Quando o chassid abriu os olhos, não comentou nada. Simplesmente aplicou-se ao estudo de Torá e às preces, com energia renovada, e com tal devoção e diligência que esqueceu-se de tudo o mais. Embora não falasse com ninguém e jejuasse todos os dias, vivia num estado de perpétua alegria.

No segundo Shabat da estadia do chassid, o Rebe falou sobre o assunto de tohu e tikun. Tohu (caos), é um estágio anterior à ordem da criação, no qual o fluxo do envolvimento e da presença de D’us era tão intenso que a realidade criada foi incapaz de recebê-la e aceitá-la. As definições de existência simplesmente desapareceram perante esta dose avassaladora de Divindade. Na terminologia da cabalá, era uma existência de "muita luz e receptáculos insuficientes."

Então D’us criou nossa existiencia atual, o mundo de tikun (correção). Aqui, ocorre o oposto – vivemos num mundo de "grandes receptáculos e pouca luz." Nosso mundo é na verdade um receptáculo que contém sua própria luz perante a luz Divina. É um mundo que define, limita e filtra as emanações infinitas de seu Criador. Mas como resultado disso, nosso mundo é escuro, um mundo que oculta, vela e distorce a realidade de D’us.

O propósito da vida, disse Rabi Schneur Zalman, é aproximar o melhor dos dois mundos – encher os grandes receptáculos de tikun com a imensa luz de tohu.
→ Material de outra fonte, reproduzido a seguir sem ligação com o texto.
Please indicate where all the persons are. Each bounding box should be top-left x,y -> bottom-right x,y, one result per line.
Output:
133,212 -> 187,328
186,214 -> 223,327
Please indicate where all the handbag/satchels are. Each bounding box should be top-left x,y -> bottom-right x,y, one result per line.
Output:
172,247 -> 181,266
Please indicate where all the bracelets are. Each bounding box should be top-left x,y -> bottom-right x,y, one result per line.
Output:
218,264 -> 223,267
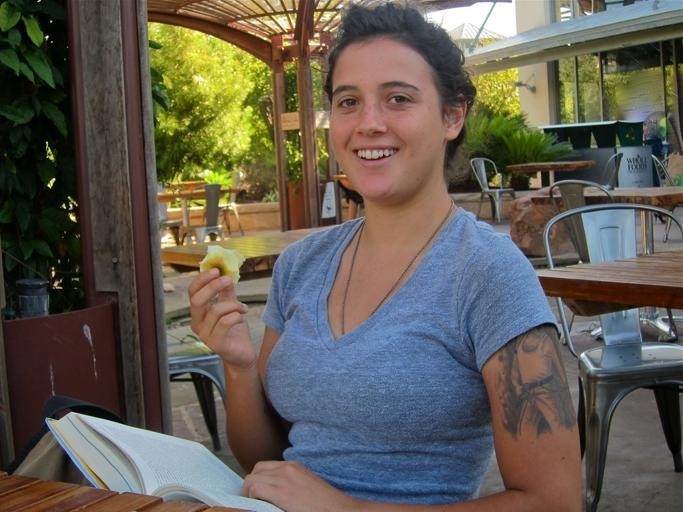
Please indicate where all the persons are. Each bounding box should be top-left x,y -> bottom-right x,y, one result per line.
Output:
185,5 -> 584,511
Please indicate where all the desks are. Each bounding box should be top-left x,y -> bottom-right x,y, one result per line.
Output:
527,182 -> 682,254
535,248 -> 683,319
506,160 -> 682,343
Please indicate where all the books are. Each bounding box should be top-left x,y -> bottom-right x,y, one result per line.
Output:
40,411 -> 282,511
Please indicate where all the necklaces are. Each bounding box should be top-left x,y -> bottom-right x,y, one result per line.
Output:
338,195 -> 455,341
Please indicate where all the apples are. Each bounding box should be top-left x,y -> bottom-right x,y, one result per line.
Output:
199,244 -> 244,285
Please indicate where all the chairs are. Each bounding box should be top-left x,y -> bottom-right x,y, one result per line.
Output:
602,153 -> 675,244
157,172 -> 245,246
470,157 -> 517,224
546,177 -> 618,260
544,202 -> 680,509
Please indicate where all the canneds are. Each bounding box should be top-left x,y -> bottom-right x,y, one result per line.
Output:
16,278 -> 51,317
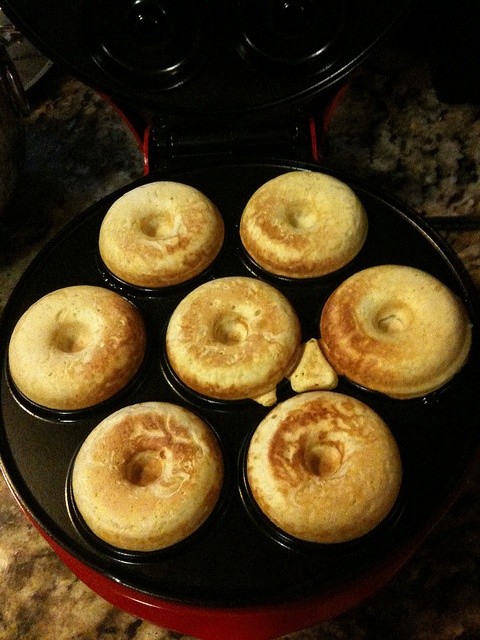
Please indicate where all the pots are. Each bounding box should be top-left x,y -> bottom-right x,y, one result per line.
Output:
3,2 -> 477,632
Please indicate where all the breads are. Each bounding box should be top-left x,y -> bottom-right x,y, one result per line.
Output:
71,400 -> 221,552
320,264 -> 470,398
8,285 -> 144,409
99,180 -> 224,289
246,389 -> 403,545
239,169 -> 368,277
166,275 -> 301,400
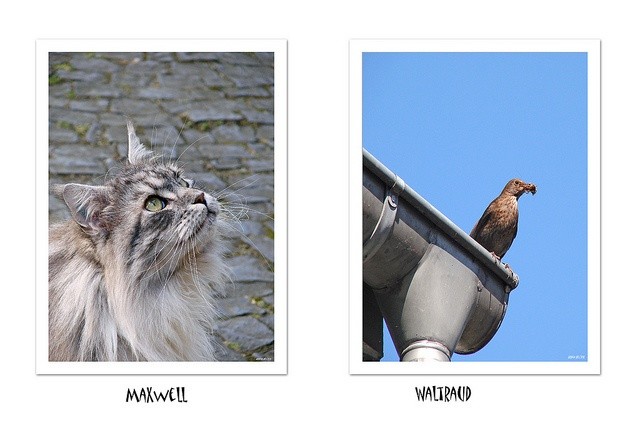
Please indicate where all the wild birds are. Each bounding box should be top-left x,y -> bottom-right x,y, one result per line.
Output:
469,179 -> 538,277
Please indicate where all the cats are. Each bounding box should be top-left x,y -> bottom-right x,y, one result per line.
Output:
49,118 -> 228,361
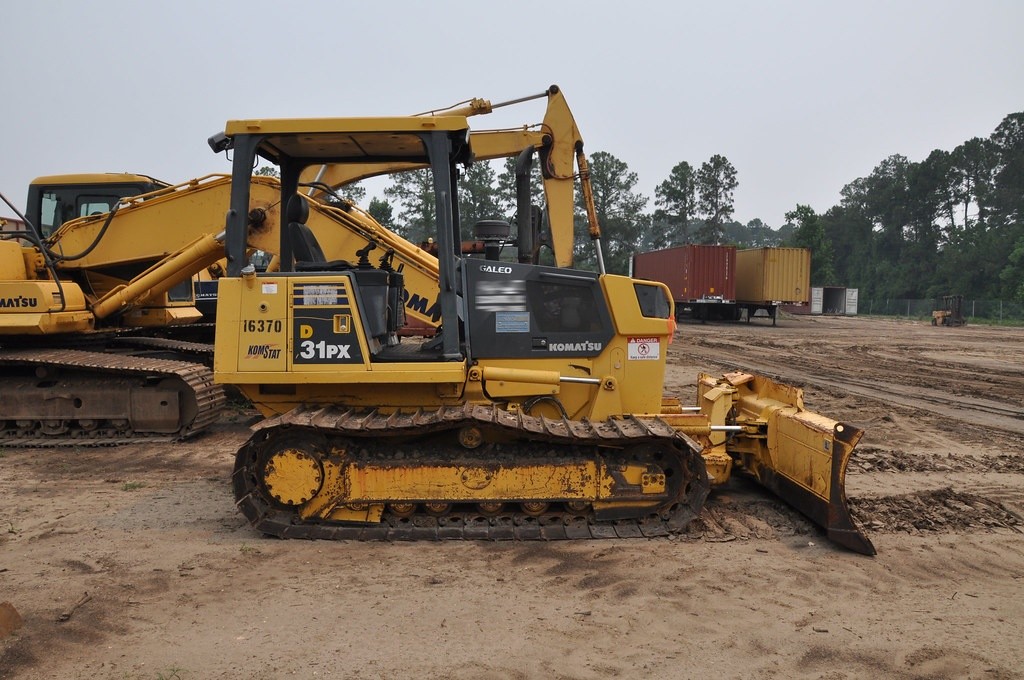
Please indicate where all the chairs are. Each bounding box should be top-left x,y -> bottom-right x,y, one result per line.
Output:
285,192 -> 357,271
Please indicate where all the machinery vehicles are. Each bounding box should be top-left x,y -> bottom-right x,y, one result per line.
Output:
931,295 -> 967,327
207,85 -> 880,557
0,174 -> 439,446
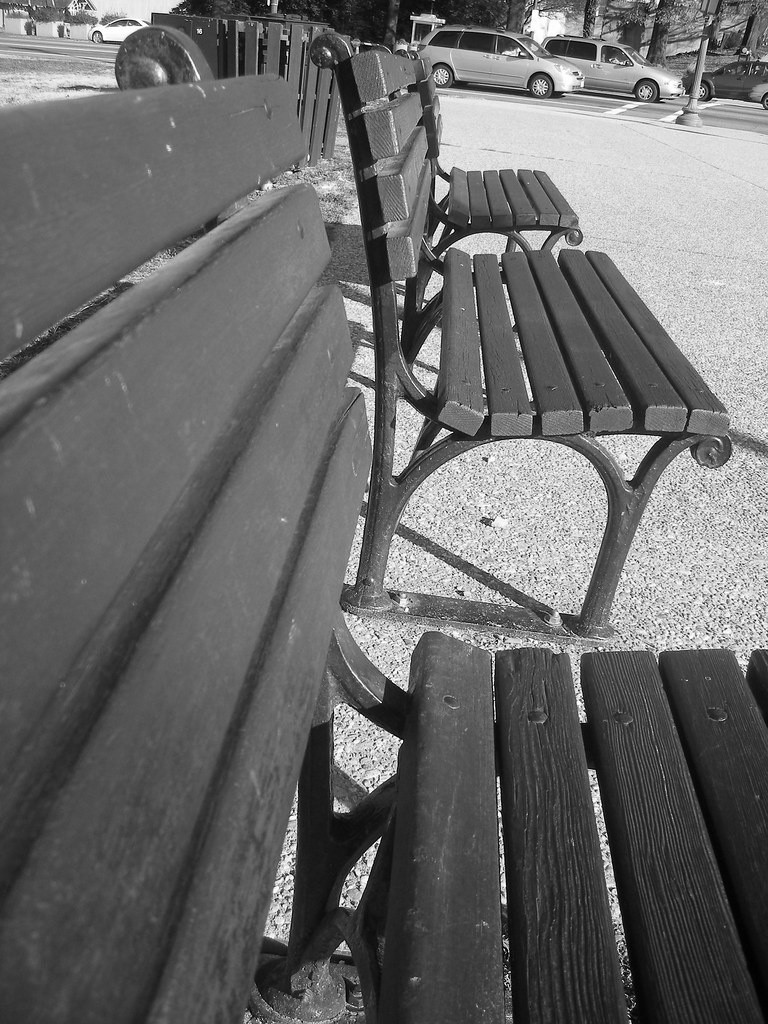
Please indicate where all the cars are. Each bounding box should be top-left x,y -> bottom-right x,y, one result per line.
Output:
87,17 -> 151,45
681,61 -> 768,112
416,24 -> 586,99
538,33 -> 686,103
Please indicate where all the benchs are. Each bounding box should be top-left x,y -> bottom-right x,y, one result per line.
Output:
408,49 -> 584,312
0,29 -> 768,1024
309,33 -> 733,647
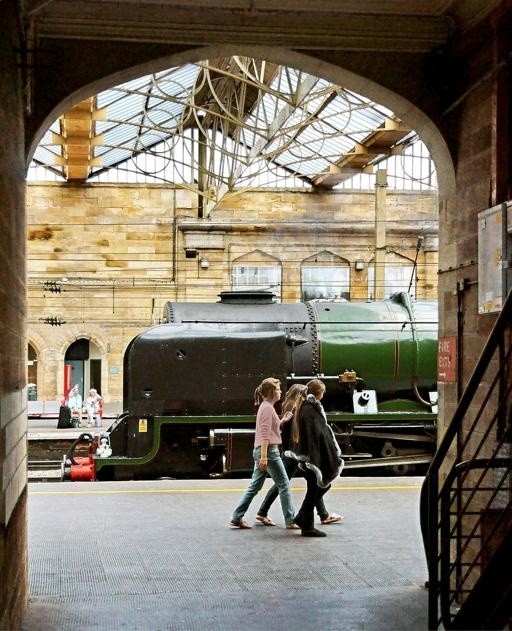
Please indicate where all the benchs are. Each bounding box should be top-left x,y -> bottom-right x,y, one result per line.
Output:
28,399 -> 102,427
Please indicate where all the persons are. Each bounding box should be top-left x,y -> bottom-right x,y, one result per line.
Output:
229,377 -> 300,529
283,379 -> 345,536
83,388 -> 102,427
256,383 -> 342,526
68,384 -> 83,427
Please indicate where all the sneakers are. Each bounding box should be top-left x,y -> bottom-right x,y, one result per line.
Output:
256,514 -> 275,526
293,515 -> 327,537
286,522 -> 300,529
230,519 -> 252,529
321,514 -> 341,525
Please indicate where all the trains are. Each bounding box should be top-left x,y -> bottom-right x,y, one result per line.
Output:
60,291 -> 438,482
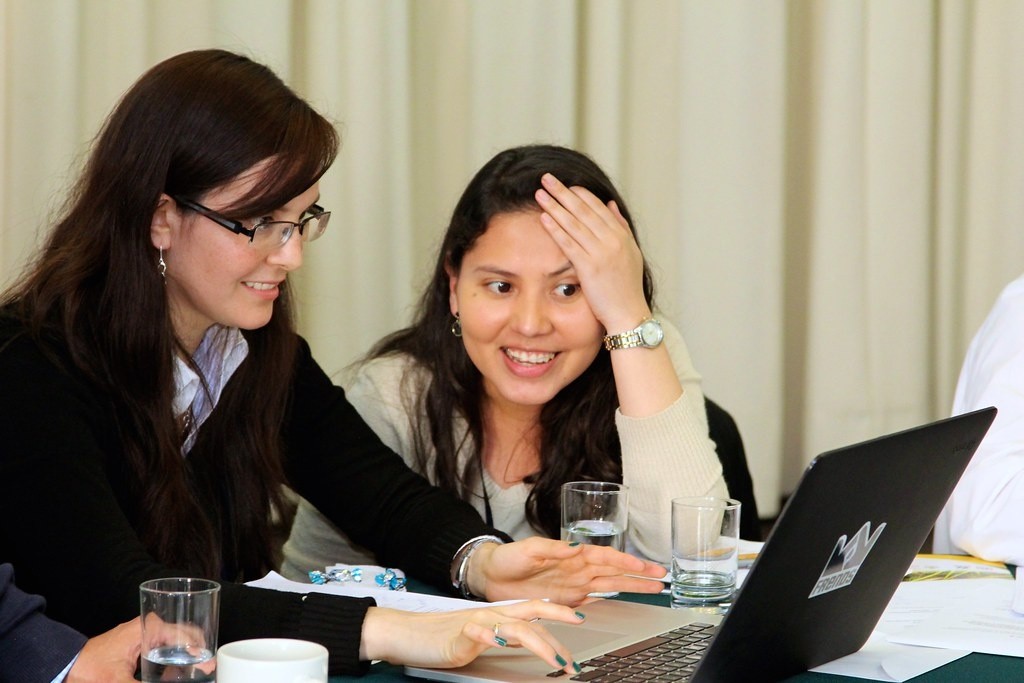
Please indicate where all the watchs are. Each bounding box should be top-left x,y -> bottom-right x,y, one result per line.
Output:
605,316 -> 664,348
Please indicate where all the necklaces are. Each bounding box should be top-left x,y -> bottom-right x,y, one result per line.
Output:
182,408 -> 192,432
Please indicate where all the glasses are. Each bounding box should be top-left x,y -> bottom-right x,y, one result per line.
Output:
170,192 -> 331,251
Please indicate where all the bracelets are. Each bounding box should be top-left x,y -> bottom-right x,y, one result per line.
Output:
451,538 -> 493,599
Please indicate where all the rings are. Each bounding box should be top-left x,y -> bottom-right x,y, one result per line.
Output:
493,623 -> 501,635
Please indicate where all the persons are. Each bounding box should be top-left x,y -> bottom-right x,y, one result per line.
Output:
0,562 -> 216,683
282,144 -> 730,588
0,51 -> 670,683
932,274 -> 1024,562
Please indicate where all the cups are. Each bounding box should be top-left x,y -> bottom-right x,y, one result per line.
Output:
138,577 -> 222,683
215,638 -> 329,683
669,495 -> 743,616
559,480 -> 628,598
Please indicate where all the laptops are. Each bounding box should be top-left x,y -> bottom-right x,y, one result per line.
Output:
405,405 -> 1000,683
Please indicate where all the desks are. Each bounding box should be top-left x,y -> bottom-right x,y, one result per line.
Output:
329,537 -> 1024,683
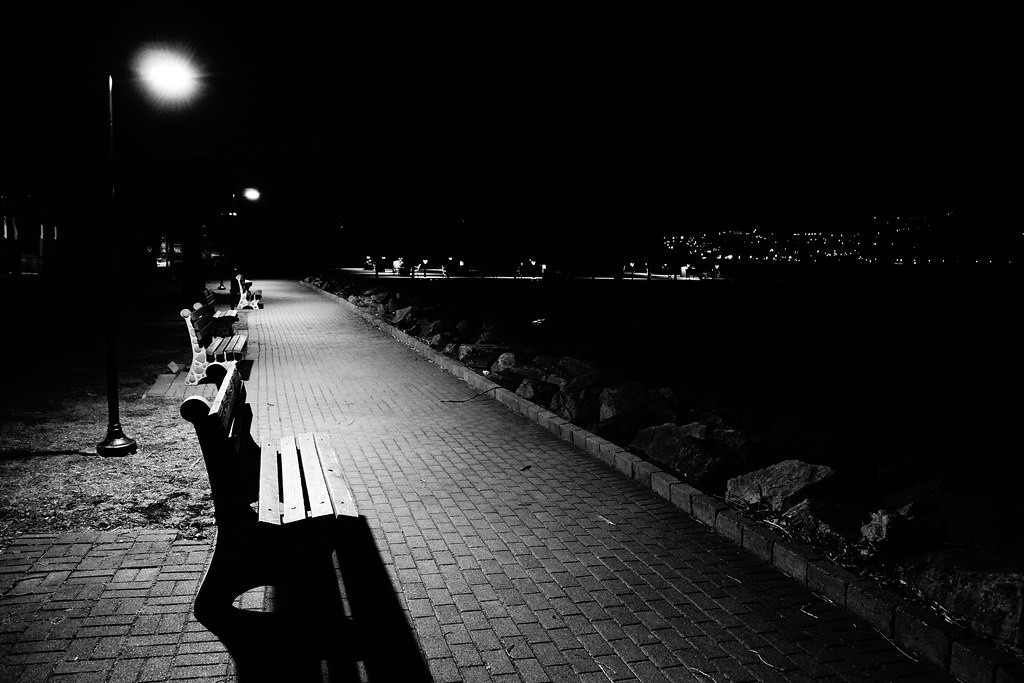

Consegue-se isso servindo o Todo Poderoso através do envolvimento da pessoa com o mundo. Nas palavras do profeta Yeshayáhu: "Ele não criou o mundo para o caos, Ele formou-o para conciliar."

Na segunda-feira que se seguiu, Rabi Schneur Zalman chamou o outrora abastado chassid, abençoou-o com sucesso, dizendo-lhe para voltar ao lar e aos negócios. Com o tempo, o chassid reconquistou sua fortuna, honrou suas dívidas e promessas, casou as filhas e voltou à sua filantropia, de forma ainda mais generosa que a anterior.